Teresa Levite Studios, Superwash BFL

No-brainer that I’m going to fall in love with this Superwash BFL in shades of denim blue!  Isn’t it beautiful?

But here’s the proof of her eye for color:

Teresa Levite Studio, merino

Is that wonderful or what?  And anybody that knows me knows that I avoid yellows, oranges.  I joke that they make me look like a banana. Have never been “my” colors.

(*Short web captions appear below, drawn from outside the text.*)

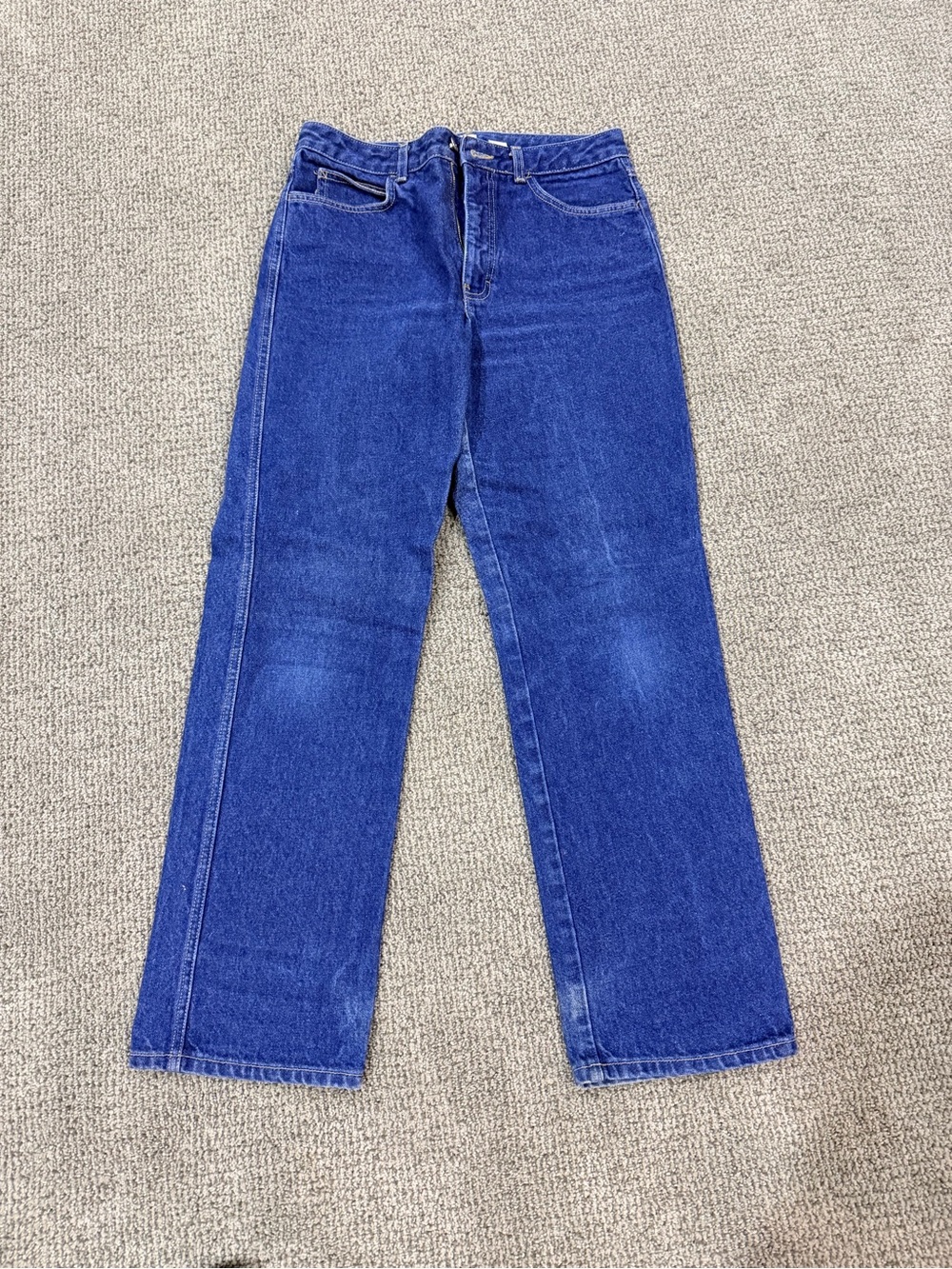 Vintage Calvin Klein Jeans Straight-Leg Deep Blue Denim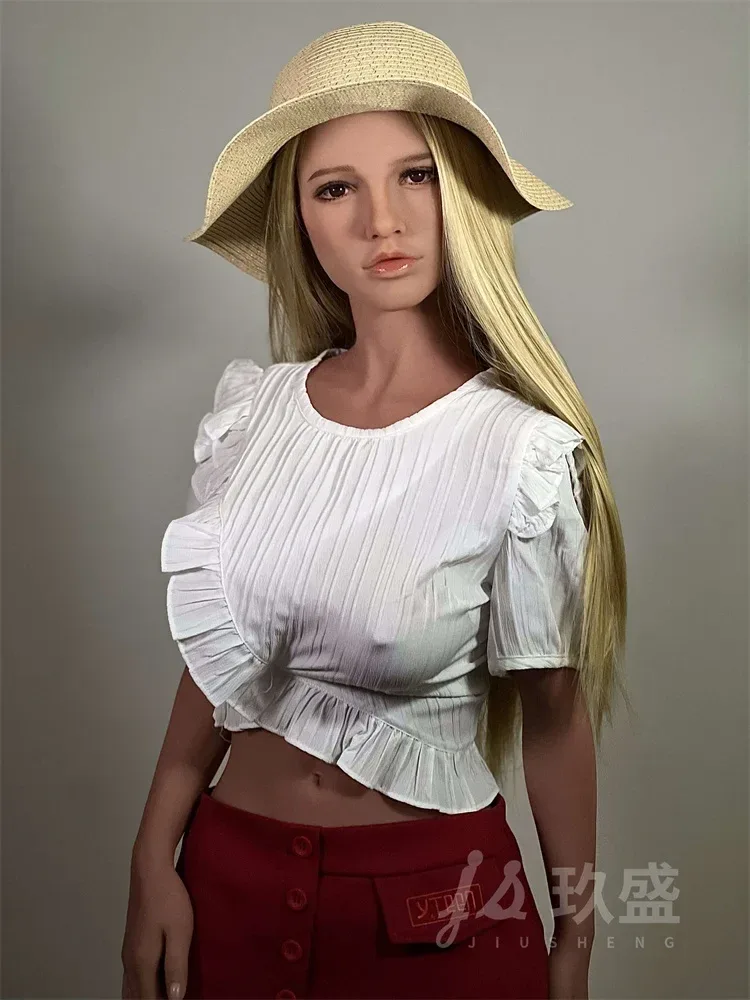 F625—Lyra 150cm\/4ft9 31kg Premium Curvy Lesbian Sex Doll|Jiusheng Doll view 2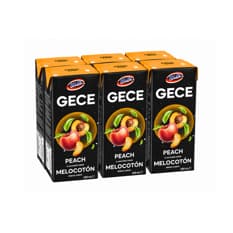 Bebida sabor melocotón Gece (6 x 200 ml)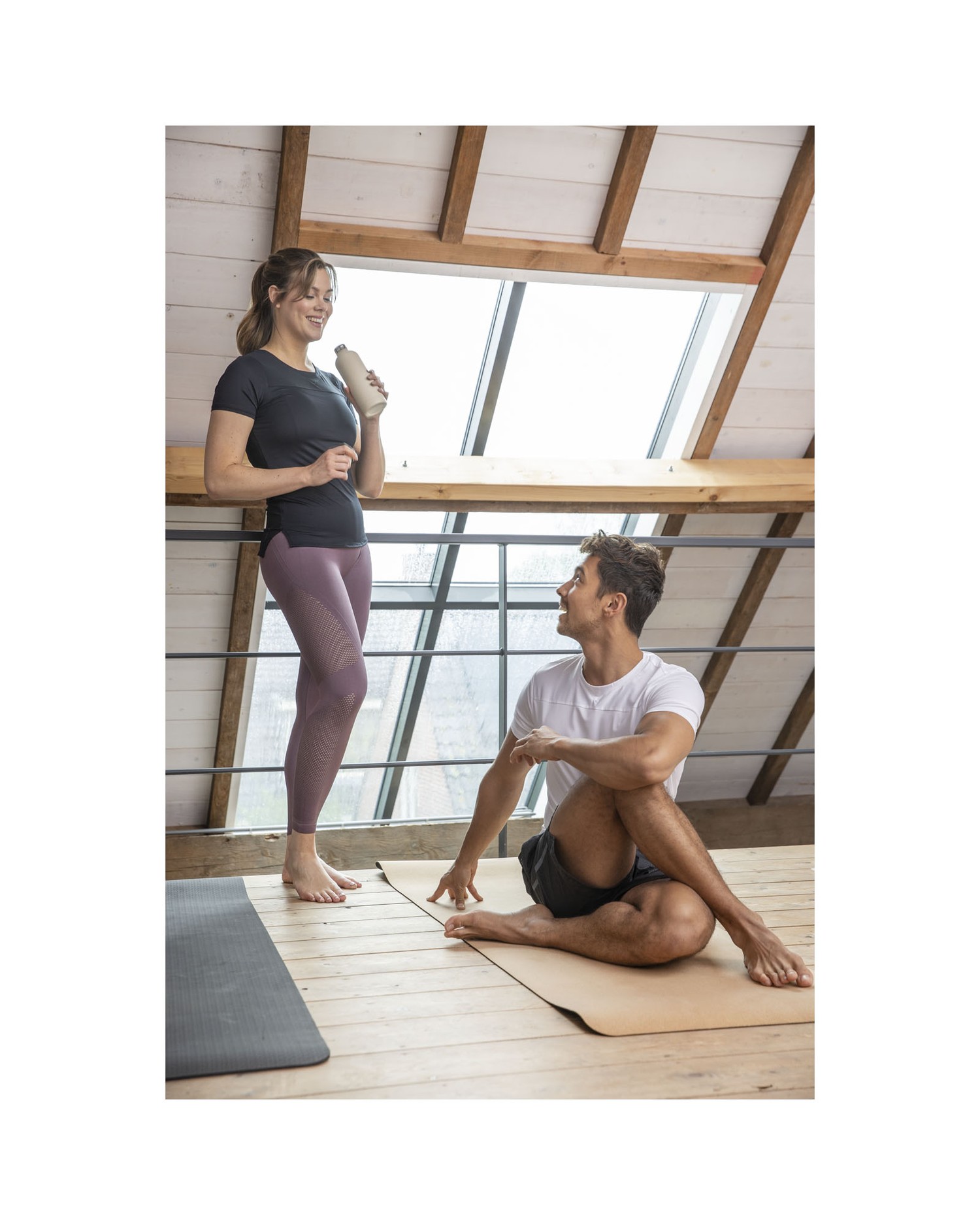 Borax naisten lyhythihainen GRS-kierrätetty cool fit t-paita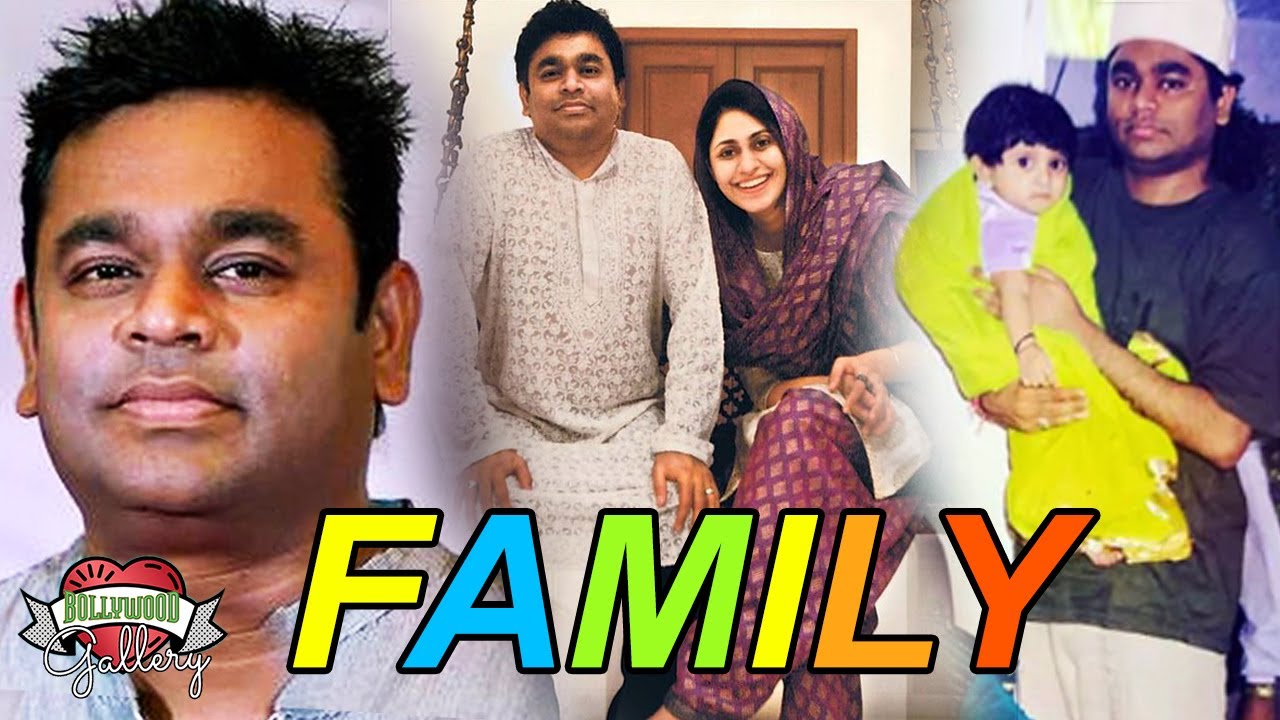 A  R  Rahman Family With Parents, Wife, Son, Daughter & Sister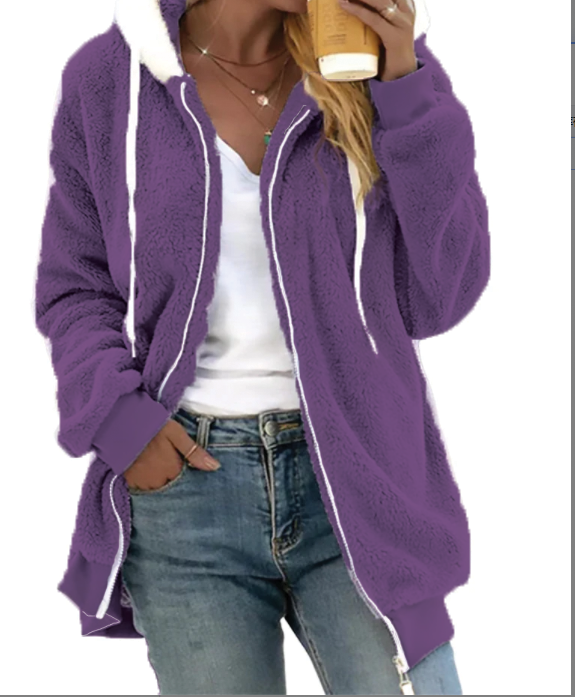 Thérèse Soft and Casual Zip-Up Fleece Jacket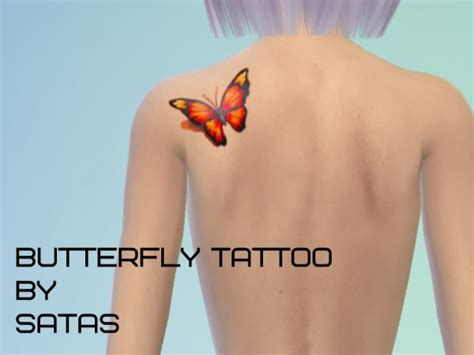 The Sims Resource Butterfly Tattoo By Satas Sims 4 Downloads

But I had to have this!!!   Now that’s talent – to make me desperately want even colors I usually don’t look twice at!!

And of course, here’s another alpaca picture – I have 100+ pictures, at least.

She would have fit in the back of my Escape!!

As you can see, Pop’s found himself another woman, and she stared at him with those big eyes, and batted her long eyelashes at him! She would have followed him anywhere – he does that to the ladies!

I was also sniffing around the Misty Meadow Alpaca booth.  Bats of fawn-colored fiber leaped into several large bags as I watched, stunned. What could I do?  And we got a wee dye kit for Pop to play with!  And all this was for sale!

Goods for sale, Misty Meadow Alpaca

The colors, so many colors, playing against each other. I had to restrain myself.  Pop thought I ought to be confined)

We had a lovely day at the FiberFest.